The Space Between My Father and Me

#MCW Space

“I entered this essay in Medium’s Writing Challenge with the topic of Space. I didn’t win, but I still feel proud I got my thoughts and feelings down. I’d been carrying this one around for a long time.” — GMD

I turned to look back into the empty space one last time just before I closed the door for good. My father was gone and his house was vacant.

This house was the one he had purchased to live in his retirement after working for more than 20 years for the U.S. government overseas. It was the space he had inhabited just six weeks before. Where trinkets, old photographs, and exotic souvenirs from his world travels sat on bookshelves collecting dust. Where he slouched every night on his old, threadbare sofa watching TV Westerns and Star Trek reruns until he drifted off to sleep.

Nothing was left in his house but the echoes of my footfalls and memories. As the oldest daughter, I had dutifully handled his will, packed up his belongings, and prepared his house for sale. All that was left for me to handle was the gaping empty space that stretched between my father and me all my life, the space that had defined our strained relationship. Even now, years after his death, that space remains open.

My unknowable dad

My father was raised in the mountains of Kentucky in the 1940s by poor, uneducated parents who lived perpetually in a state of lack.
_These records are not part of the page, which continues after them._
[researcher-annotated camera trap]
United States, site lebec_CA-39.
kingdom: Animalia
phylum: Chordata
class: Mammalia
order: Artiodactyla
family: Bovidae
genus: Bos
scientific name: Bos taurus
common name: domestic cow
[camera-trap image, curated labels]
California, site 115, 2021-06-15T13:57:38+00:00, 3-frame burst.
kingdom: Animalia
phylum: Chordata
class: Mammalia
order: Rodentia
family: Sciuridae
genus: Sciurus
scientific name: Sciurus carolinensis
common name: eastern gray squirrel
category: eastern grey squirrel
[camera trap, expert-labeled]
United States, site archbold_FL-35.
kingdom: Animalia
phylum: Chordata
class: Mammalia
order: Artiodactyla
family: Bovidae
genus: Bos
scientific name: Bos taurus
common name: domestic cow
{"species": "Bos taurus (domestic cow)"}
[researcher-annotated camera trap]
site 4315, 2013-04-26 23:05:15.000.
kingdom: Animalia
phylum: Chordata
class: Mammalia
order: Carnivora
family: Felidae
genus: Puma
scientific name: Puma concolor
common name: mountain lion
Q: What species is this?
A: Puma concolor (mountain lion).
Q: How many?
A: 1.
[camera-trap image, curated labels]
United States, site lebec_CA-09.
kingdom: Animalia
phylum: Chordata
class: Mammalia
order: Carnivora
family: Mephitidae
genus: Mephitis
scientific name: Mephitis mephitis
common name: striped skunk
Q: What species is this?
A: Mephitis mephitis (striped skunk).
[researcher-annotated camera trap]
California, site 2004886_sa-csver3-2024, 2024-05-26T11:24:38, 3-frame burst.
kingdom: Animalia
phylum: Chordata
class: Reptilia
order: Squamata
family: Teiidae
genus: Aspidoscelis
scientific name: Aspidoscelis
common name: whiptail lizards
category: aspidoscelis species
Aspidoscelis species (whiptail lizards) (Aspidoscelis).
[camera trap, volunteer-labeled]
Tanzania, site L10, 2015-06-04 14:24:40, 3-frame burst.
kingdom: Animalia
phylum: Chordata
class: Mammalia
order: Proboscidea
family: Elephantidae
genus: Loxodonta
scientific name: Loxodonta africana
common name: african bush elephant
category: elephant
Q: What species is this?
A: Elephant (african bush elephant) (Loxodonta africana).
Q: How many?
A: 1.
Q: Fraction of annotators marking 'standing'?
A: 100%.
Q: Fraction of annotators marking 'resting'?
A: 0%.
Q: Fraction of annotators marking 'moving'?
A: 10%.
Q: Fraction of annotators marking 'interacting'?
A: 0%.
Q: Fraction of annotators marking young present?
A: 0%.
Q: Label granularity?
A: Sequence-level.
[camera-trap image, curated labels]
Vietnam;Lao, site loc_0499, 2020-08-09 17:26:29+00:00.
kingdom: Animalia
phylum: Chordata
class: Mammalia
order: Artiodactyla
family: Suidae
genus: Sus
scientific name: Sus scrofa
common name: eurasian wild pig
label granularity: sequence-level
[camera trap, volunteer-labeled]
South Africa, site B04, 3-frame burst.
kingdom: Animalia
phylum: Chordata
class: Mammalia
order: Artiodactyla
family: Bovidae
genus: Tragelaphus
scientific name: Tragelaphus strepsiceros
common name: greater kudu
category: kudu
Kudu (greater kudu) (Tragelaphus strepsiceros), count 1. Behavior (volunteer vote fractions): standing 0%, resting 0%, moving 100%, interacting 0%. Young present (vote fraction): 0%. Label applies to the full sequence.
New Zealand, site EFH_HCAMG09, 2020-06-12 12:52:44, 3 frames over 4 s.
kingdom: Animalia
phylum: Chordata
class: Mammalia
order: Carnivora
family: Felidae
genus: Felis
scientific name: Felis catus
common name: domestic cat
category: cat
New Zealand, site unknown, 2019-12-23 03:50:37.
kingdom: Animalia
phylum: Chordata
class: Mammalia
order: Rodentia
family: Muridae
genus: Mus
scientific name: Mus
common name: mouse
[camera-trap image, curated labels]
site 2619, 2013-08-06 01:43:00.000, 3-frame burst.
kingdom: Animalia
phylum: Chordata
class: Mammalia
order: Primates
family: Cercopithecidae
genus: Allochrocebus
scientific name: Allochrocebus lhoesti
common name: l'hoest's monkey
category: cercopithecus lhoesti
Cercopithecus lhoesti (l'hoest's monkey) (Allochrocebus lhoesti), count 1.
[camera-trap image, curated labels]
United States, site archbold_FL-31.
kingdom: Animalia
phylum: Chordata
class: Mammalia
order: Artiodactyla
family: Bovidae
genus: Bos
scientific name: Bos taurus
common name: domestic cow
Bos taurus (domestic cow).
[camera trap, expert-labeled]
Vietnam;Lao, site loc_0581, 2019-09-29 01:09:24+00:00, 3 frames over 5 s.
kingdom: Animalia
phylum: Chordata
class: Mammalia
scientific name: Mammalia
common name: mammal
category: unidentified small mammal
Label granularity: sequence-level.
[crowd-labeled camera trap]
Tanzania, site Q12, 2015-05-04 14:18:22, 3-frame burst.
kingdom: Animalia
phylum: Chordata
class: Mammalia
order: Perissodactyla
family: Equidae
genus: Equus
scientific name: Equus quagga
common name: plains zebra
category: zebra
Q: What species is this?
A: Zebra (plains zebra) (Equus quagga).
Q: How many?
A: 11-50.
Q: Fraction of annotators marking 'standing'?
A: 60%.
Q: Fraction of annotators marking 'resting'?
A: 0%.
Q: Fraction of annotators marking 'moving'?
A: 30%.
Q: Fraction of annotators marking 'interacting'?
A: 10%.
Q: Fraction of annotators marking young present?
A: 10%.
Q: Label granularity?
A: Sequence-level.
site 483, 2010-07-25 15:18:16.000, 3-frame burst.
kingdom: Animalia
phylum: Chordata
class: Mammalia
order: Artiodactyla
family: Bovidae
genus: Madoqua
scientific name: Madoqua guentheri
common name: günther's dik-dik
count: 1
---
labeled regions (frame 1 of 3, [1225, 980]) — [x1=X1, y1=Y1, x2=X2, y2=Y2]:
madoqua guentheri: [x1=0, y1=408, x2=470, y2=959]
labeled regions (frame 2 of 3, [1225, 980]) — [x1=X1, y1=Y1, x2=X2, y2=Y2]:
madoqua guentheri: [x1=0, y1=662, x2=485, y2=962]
There are family stories of my aunt, his youngest sister, taking a stick of butter to school for lunch because that’s all they had. His father, a man I never met, lived hard and left his family early on. His absence left a void that my grandmother was too weak to fill alone. So, she packed up her three hungry children and moved back to her angry father’s home.

My father was the oldest of three, the only boy, and the one who took the brunt of his grandfather’s ire and frustration. My dad was constantly berated and told he would never be good enough, would never work hard enough, and would “never amount to nothing.”

In that small, over-crowded, rickety house in the holler, my father learned to protect himself and survive by holding up armor so heavy that none of the old man’s barbs could pierce my dad’s tender heart.